What is asked:
Repeat, exactly and alone, every line from the line that contains "Which object from" to the end of the entries.

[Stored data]
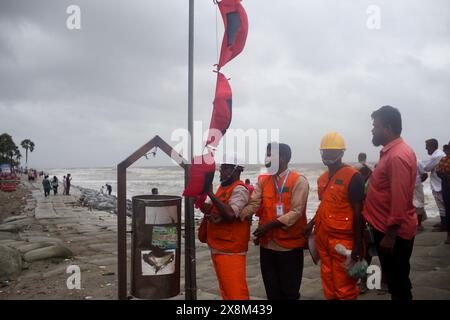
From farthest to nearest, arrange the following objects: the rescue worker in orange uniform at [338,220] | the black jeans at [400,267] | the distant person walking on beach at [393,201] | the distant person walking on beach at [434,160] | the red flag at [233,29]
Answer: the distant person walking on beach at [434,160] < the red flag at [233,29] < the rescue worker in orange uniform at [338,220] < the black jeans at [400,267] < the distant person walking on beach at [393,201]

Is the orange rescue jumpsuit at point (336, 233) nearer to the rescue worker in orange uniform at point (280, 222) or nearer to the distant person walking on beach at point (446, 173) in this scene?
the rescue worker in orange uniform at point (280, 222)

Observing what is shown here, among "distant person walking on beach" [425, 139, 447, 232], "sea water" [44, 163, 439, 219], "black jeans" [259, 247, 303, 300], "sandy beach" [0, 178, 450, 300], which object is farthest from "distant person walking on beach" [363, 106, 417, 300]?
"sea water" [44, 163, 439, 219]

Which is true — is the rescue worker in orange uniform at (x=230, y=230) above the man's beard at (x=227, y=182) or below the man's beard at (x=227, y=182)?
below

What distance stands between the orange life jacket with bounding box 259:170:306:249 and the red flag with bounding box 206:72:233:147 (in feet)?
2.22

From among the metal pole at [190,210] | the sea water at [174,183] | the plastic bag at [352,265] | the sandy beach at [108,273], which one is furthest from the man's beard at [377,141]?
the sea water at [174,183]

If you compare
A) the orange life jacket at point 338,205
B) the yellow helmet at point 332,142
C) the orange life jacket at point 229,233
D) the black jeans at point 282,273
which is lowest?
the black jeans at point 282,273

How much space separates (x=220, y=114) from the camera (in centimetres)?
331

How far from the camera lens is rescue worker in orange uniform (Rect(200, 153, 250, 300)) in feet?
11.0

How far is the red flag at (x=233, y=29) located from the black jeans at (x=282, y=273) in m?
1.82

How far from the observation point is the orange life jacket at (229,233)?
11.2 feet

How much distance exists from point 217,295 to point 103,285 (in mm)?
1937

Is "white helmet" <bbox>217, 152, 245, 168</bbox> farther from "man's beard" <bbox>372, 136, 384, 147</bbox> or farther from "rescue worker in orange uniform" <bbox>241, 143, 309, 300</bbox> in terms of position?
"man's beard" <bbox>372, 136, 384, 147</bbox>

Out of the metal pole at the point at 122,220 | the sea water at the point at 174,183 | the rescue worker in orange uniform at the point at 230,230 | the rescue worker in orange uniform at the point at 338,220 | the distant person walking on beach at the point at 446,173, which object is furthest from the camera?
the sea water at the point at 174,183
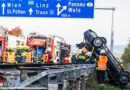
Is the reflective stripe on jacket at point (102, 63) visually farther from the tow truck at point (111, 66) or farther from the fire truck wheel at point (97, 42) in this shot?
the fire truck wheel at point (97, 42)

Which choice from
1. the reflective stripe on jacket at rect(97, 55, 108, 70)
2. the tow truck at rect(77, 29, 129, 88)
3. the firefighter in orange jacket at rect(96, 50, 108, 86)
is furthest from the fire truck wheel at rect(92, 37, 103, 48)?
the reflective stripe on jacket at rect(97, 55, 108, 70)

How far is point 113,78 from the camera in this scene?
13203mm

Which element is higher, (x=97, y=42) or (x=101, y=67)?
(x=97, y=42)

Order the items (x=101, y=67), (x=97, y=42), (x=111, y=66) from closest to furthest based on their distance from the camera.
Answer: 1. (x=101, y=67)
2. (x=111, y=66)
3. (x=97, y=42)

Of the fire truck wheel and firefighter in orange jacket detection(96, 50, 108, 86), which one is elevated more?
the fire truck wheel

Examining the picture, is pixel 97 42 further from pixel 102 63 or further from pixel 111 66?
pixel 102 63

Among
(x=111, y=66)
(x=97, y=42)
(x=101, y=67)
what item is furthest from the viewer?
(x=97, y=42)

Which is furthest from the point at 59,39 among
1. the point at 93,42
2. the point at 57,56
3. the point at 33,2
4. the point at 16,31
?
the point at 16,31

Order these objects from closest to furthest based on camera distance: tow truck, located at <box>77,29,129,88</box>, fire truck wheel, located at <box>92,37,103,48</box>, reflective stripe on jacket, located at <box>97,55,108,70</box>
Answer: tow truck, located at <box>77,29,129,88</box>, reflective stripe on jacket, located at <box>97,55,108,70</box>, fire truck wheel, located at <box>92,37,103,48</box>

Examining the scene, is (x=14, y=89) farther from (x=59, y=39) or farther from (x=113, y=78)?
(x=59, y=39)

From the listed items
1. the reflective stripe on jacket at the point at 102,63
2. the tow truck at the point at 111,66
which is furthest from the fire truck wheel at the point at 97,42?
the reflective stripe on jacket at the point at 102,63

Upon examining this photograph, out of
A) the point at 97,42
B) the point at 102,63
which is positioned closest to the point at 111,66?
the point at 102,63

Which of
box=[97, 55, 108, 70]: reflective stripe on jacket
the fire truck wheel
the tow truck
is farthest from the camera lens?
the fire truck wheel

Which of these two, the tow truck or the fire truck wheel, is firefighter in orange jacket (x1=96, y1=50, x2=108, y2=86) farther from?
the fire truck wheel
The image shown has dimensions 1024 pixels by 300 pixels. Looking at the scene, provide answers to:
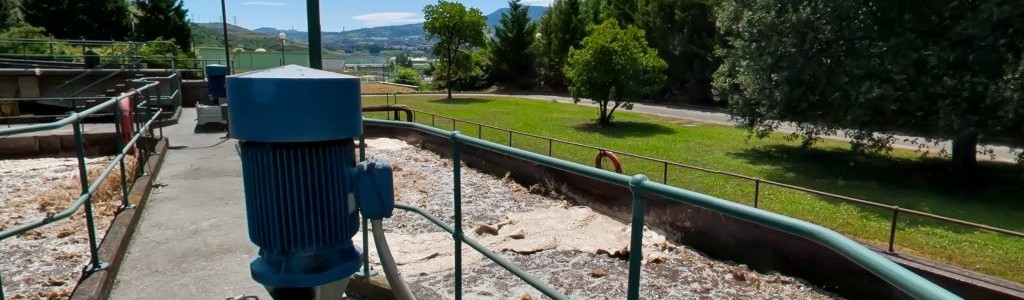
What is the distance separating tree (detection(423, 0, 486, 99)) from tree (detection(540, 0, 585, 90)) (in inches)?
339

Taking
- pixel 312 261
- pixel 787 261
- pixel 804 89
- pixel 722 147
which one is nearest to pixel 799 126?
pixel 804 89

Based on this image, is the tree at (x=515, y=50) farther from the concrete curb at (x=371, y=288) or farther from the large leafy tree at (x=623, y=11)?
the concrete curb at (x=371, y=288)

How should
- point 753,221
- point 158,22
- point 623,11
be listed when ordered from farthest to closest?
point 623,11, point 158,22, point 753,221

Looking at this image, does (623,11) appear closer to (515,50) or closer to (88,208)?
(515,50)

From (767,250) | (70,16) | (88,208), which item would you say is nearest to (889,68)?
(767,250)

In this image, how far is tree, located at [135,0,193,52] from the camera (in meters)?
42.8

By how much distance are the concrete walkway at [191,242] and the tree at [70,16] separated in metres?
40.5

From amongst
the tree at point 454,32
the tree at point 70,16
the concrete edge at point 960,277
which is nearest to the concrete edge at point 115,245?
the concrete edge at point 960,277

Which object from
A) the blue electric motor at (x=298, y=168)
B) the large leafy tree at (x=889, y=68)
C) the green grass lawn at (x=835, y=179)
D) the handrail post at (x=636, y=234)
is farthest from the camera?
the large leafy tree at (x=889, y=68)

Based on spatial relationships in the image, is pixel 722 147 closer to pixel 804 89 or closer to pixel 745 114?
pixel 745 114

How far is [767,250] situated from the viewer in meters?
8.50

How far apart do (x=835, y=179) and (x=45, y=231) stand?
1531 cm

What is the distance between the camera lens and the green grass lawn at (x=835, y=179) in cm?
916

Complete answer:
Which object from
A) the blue electric motor at (x=298, y=168)
B) the large leafy tree at (x=889, y=68)
C) the green grass lawn at (x=835, y=179)
D) the handrail post at (x=636, y=234)
is farthest from the camera?
the large leafy tree at (x=889, y=68)

Based on spatial relationships in the image, is pixel 722 147 closer to pixel 804 89 or closer to pixel 745 114?
pixel 745 114

How far is [767,250] situated from the viewer in meters?
8.50

How far apart do (x=835, y=179) and (x=45, y=231) stand?
1531 cm

What is the distance between the camera lens and the green grass lawn at (x=835, y=179) in cm?
916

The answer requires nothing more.